Description of the task:
Copy the records below exactly. Include all of them.

[Collected data entries]
+++
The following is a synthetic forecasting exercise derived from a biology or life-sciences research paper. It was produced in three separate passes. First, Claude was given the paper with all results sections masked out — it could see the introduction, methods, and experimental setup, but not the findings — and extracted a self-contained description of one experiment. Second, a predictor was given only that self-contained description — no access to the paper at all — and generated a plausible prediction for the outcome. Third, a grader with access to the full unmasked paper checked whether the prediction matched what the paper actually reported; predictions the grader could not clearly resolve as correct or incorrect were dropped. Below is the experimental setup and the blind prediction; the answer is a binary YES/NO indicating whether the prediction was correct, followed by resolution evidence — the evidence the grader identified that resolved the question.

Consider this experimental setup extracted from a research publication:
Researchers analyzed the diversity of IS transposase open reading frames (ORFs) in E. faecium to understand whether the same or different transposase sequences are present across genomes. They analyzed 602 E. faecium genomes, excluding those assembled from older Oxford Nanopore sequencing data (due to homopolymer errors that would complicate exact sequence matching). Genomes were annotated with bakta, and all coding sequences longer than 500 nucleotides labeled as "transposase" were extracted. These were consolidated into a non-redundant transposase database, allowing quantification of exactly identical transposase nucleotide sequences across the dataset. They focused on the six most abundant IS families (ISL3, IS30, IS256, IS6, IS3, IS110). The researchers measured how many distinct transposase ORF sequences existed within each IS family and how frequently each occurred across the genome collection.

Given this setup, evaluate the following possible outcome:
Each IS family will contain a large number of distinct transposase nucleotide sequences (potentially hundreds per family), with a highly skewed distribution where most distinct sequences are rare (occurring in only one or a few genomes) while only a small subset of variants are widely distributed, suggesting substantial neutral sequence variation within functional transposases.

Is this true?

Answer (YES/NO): NO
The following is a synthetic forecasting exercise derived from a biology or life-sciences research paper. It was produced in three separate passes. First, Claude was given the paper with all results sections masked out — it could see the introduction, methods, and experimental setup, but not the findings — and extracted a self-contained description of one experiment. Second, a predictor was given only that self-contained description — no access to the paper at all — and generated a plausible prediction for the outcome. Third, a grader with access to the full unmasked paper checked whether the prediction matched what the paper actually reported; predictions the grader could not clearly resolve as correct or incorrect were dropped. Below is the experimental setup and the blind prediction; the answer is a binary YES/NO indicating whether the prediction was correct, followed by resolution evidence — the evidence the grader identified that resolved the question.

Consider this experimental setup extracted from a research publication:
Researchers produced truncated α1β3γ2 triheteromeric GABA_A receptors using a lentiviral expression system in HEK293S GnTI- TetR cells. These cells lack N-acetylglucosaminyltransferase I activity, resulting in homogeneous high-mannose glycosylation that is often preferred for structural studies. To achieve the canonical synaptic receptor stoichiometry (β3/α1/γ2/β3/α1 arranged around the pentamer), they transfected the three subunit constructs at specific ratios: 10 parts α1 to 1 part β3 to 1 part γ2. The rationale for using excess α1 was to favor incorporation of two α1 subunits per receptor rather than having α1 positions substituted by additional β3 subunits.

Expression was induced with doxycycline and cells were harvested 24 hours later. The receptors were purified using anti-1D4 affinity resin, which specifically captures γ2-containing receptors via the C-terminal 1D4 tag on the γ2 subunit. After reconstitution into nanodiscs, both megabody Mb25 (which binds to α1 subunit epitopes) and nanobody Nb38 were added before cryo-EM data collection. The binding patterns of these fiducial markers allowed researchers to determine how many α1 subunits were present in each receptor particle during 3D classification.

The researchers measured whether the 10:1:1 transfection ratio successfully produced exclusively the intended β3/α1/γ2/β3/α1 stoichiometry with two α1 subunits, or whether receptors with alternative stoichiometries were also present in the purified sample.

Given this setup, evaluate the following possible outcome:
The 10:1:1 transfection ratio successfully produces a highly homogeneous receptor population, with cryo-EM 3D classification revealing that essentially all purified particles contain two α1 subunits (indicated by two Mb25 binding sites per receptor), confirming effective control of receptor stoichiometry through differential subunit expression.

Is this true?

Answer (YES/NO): NO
+++
Response:
The following is a synthetic forecasting exercise derived from a biology or life-sciences research paper. It was produced in three separate passes. First, Claude was given the paper with all results sections masked out — it could see the introduction, methods, and experimental setup, but not the findings — and extracted a self-contained description of one experiment. Second, a predictor was given only that self-contained description — no access to the paper at all — and generated a plausible prediction for the outcome. Third, a grader with access to the full unmasked paper checked whether the prediction matched what the paper actually reported; predictions the grader could not clearly resolve as correct or incorrect were dropped. Below is the experimental setup and the blind prediction; the answer is a binary YES/NO indicating whether the prediction was correct, followed by resolution evidence — the evidence the grader identified that resolved the question.

Consider this experimental setup extracted from a research publication:
Researchers analyzed the diversity of IS transposase open reading frames (ORFs) in E. faecium to understand whether the same or different transposase sequences are present across genomes. They analyzed 602 E. faecium genomes, excluding those assembled from older Oxford Nanopore sequencing data (due to homopolymer errors that would complicate exact sequence matching). Genomes were annotated with bakta, and all coding sequences longer than 500 nucleotides labeled as "transposase" were extracted. These were consolidated into a non-redundant transposase database, allowing quantification of exactly identical transposase nucleotide sequences across the dataset. They focused on the six most abundant IS families (ISL3, IS30, IS256, IS6, IS3, IS110). The researchers measured how many distinct transposase ORF sequences existed within each IS family and how frequently each occurred across the genome collection.

Given this setup, evaluate the following possible outcome:
Each IS family will contain a large number of distinct transposase nucleotide sequences (potentially hundreds per family), with a highly skewed distribution where most distinct sequences are rare (occurring in only one or a few genomes) while only a small subset of variants are widely distributed, suggesting substantial neutral sequence variation within functional transposases.

Is this true?

Answer (YES/NO): NO
The following is a synthetic forecasting exercise derived from a biology or life-sciences research paper. It was produced in three separate passes. First, Claude was given the paper with all results sections masked out — it could see the introduction, methods, and experimental setup, but not the findings — and extracted a self-contained description of one experiment. Second, a predictor was given only that self-contained description — no access to the paper at all — and generated a plausible prediction for the outcome. Third, a grader with access to the full unmasked paper checked whether the prediction matched what the paper actually reported; predictions the grader could not clearly resolve as correct or incorrect were dropped. Below is the experimental setup and the blind prediction; the answer is a binary YES/NO indicating whether the prediction was correct, followed by resolution evidence — the evidence the grader identified that resolved the question.

Consider this experimental setup extracted from a research publication:
Researchers produced truncated α1β3γ2 triheteromeric GABA_A receptors using a lentiviral expression system in HEK293S GnTI- TetR cells. These cells lack N-acetylglucosaminyltransferase I activity, resulting in homogeneous high-mannose glycosylation that is often preferred for structural studies. To achieve the canonical synaptic receptor stoichiometry (β3/α1/γ2/β3/α1 arranged around the pentamer), they transfected the three subunit constructs at specific ratios: 10 parts α1 to 1 part β3 to 1 part γ2. The rationale for using excess α1 was to favor incorporation of two α1 subunits per receptor rather than having α1 positions substituted by additional β3 subunits.

Expression was induced with doxycycline and cells were harvested 24 hours later. The receptors were purified using anti-1D4 affinity resin, which specifically captures γ2-containing receptors via the C-terminal 1D4 tag on the γ2 subunit. After reconstitution into nanodiscs, both megabody Mb25 (which binds to α1 subunit epitopes) and nanobody Nb38 were added before cryo-EM data collection. The binding patterns of these fiducial markers allowed researchers to determine how many α1 subunits were present in each receptor particle during 3D classification.

The researchers measured whether the 10:1:1 transfection ratio successfully produced exclusively the intended β3/α1/γ2/β3/α1 stoichiometry with two α1 subunits, or whether receptors with alternative stoichiometries were also present in the purified sample.

Given this setup, evaluate the following possible outcome:
The 10:1:1 transfection ratio successfully produces a highly homogeneous receptor population, with cryo-EM 3D classification revealing that essentially all purified particles contain two α1 subunits (indicated by two Mb25 binding sites per receptor), confirming effective control of receptor stoichiometry through differential subunit expression.

Is this true?

Answer (YES/NO): NO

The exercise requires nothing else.